======== Exercise data

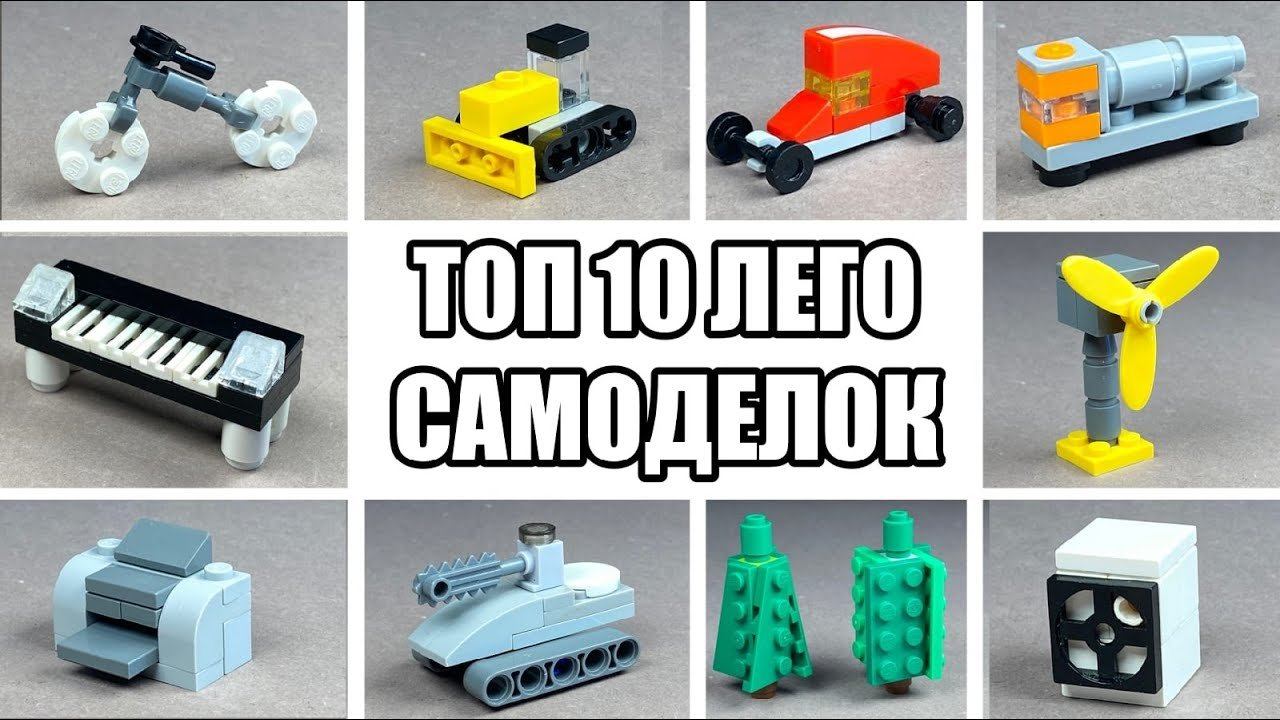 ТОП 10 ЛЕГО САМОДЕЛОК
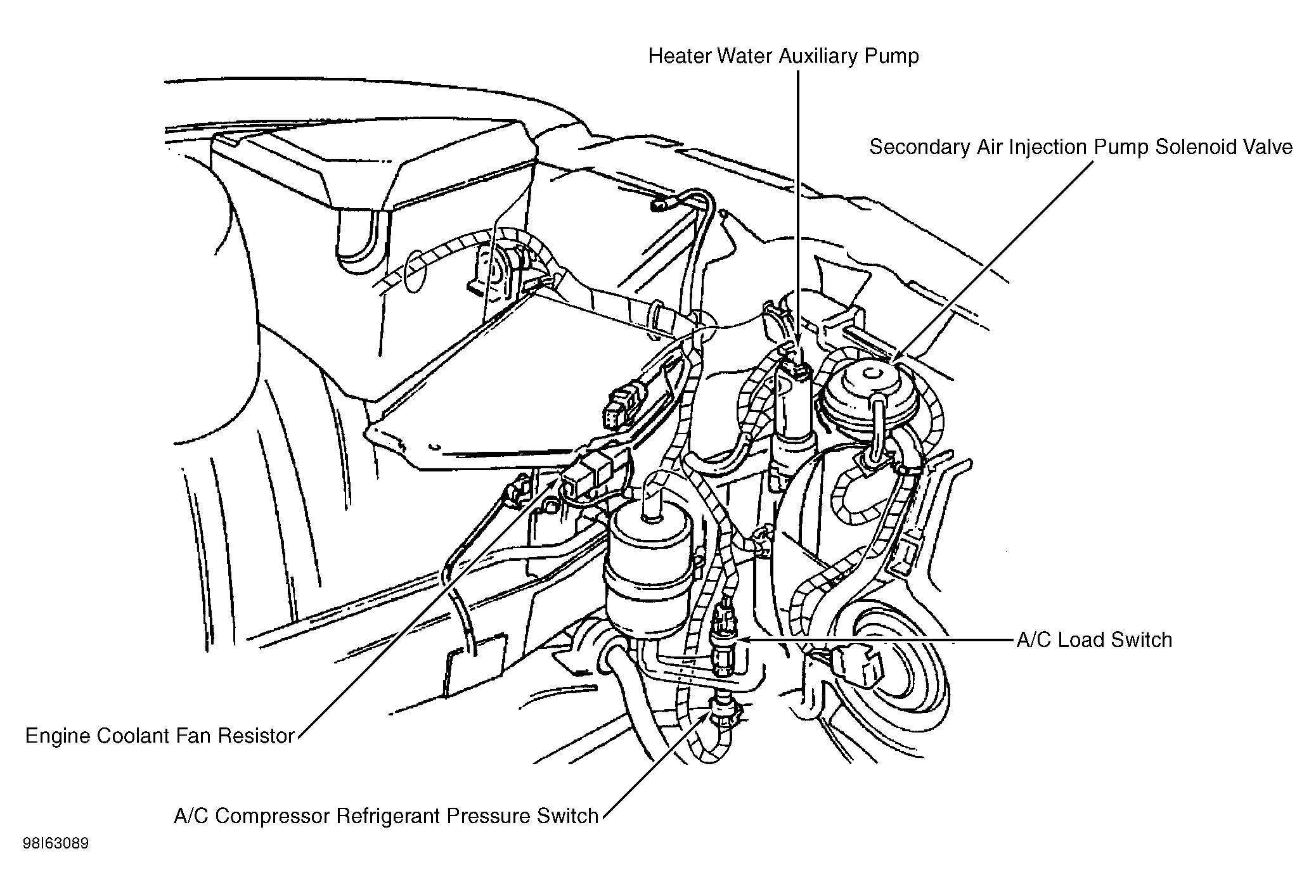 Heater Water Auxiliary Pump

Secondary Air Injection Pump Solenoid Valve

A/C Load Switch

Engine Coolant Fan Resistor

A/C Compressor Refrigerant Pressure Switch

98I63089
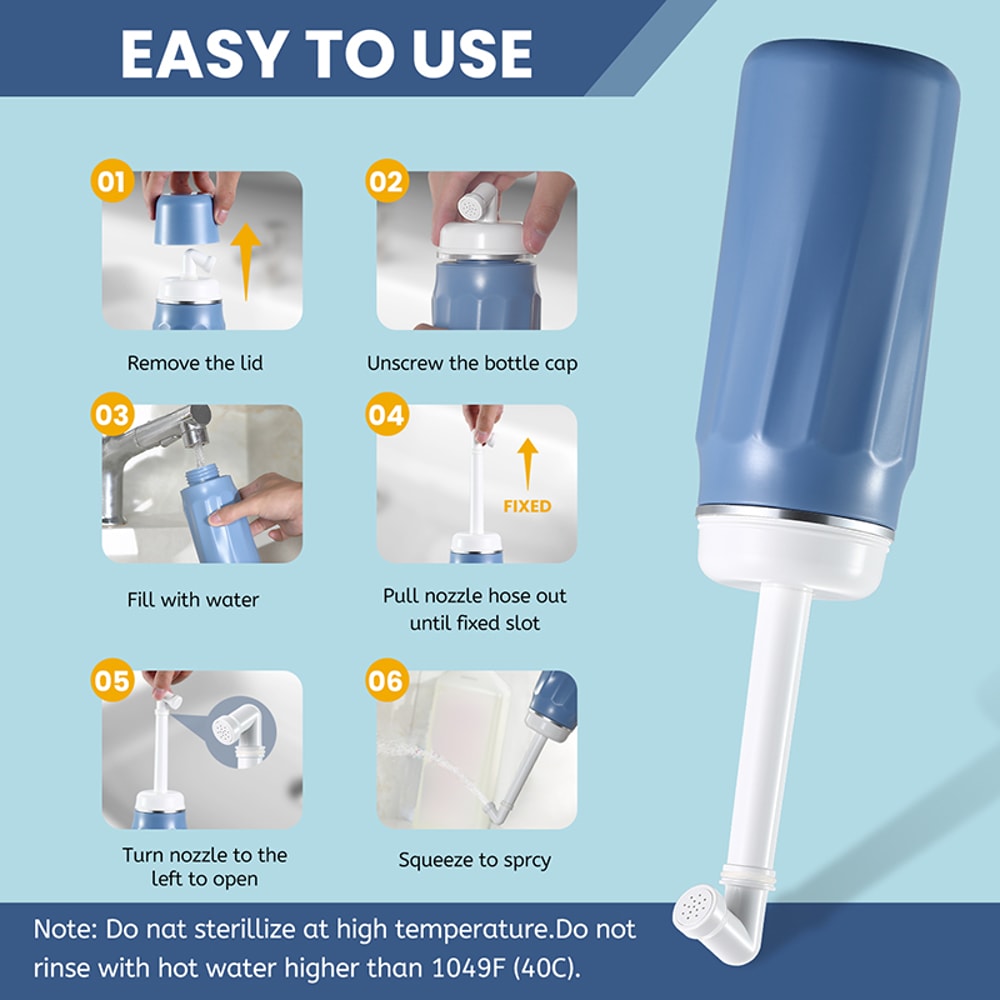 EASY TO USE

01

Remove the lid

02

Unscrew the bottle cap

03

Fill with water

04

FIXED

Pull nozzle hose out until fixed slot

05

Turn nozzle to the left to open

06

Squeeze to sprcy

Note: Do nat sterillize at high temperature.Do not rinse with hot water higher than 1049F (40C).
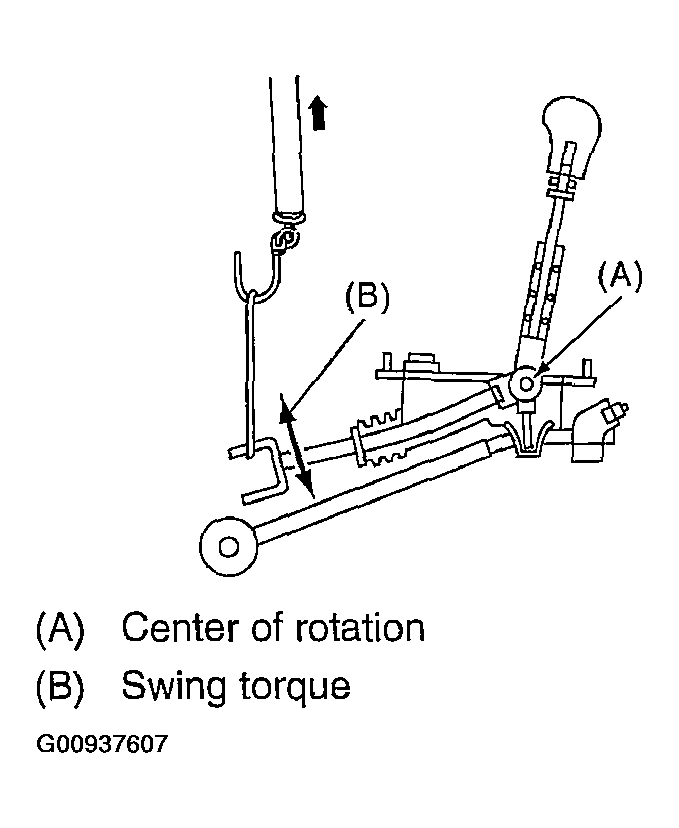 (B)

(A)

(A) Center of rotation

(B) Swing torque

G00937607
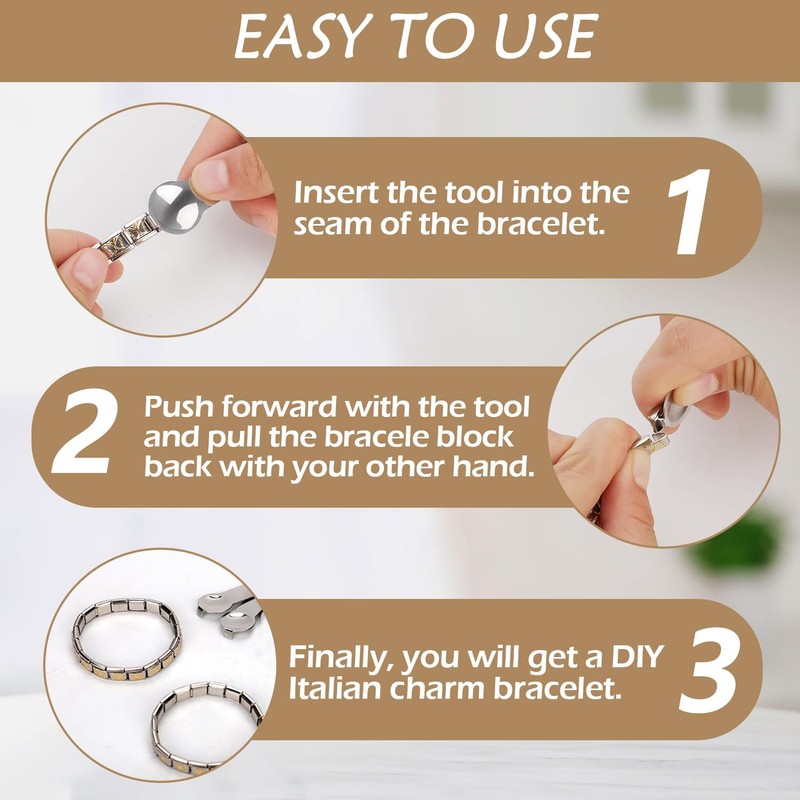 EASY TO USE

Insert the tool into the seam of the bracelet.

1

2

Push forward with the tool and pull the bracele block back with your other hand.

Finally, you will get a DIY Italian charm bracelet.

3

================

The task
Only the lines from the one holding "Push forward with" through the end of the listing should be given again, exactly and with both ends included.

Response
Push forward with the tool and pull the bracele block back with your other hand.

Finally, you will get a DIY Italian charm bracelet.

3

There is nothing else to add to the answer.